PROVIDED PASSAGE: Begin

BERLIN, Oct. 17 (Xinhua) -- Sentiment among economists in Germany has improved, with the indicator for economic expectations jumping by 10.3 points month-on-month in October, the Leibniz Center for European Economic Research (ZEW) said on Tuesday.
"It seems that we have passed the lowest point," said ZEW president Achim Wambach. Experts expect German inflation to fall further, he said, while assuming "stable short-term interest rates in the euro area."
However, negative factors such as the Israel conflict have "limited impact on the overall more optimistic outlook," Wambach added.
Inflation in Europe's largest economy slowed considerably in September to 4.5 percent, the lowest level since the start of the Russia-Ukraine conflict, according to official data. The increase in energy prices, which had long been a driver of inflation, was only 1 percent.
In order to push inflation below its 2 percent target, the European Central Bank (ECB) has already raised its key interest rate in ten steps to 4.5 percent, the highest level since the euro currency was introduced in 1999.

PROVIDED PASSAGE: End
INPUT DATA: Begin

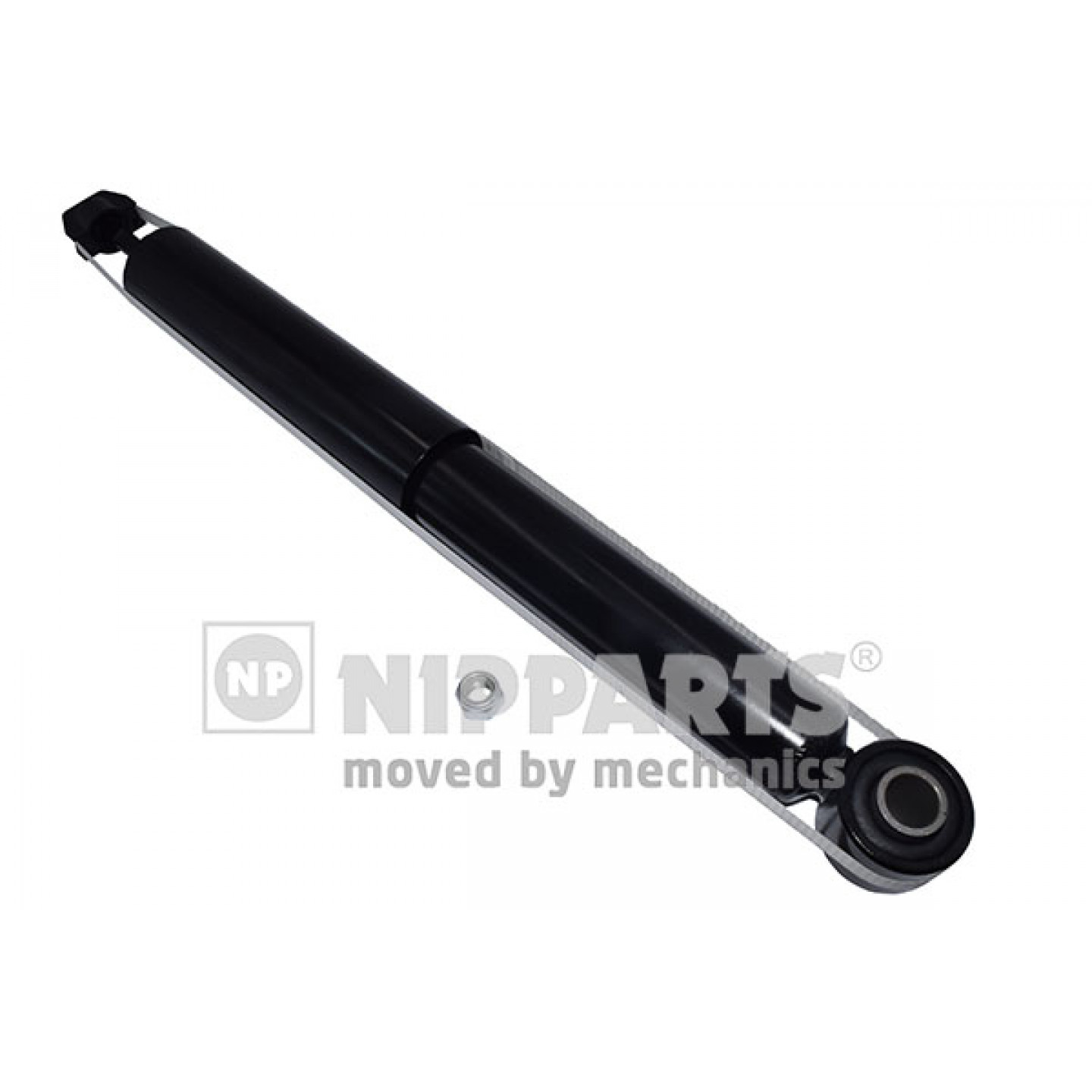 Schokdemper NIPPARTS N5522064G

INPUT DATA: End

▶ WHAT YOU WILL DO
**A.** Translate this sentence from the report on German economic sentiment into French: "It seems that we have passed the lowest point," said ZEW president Achim Wambach.
**B.** In the report on German economic sentiment, by how many points did the indicator for economic expectations rise in October compared with the previous month?
**C.** Pick up the report on German economic sentiment after its final sentence and carry it forward.

▶ SET OF ANSWERS
**A.** « Il semble que nous ayons dépassé le point le plus bas », a déclaré le président du ZEW, Achim Wambach.

**B.** It rose by 10.3 points.

**C.**
According to ZEW, economists' expectations for economic development in the euro zone have now increased by as much as 11.2 points, returning to positive territory at 2.3 points.
Alfred Kammer, director of the European department at the International Monetary Fund (IMF), called on central banks to "keep their restrictive stance for a considerable amount of time to be sure that inflation is coming down to target." He added that they should "avoid premature easing."
The IMF has recently lowered its forecast for the German economy, and along with the German government and leading economic institutes in the country, expects a recession this year. Nevertheless, in 2024 the economy is forecast to recover with a growth of 0.9 percent.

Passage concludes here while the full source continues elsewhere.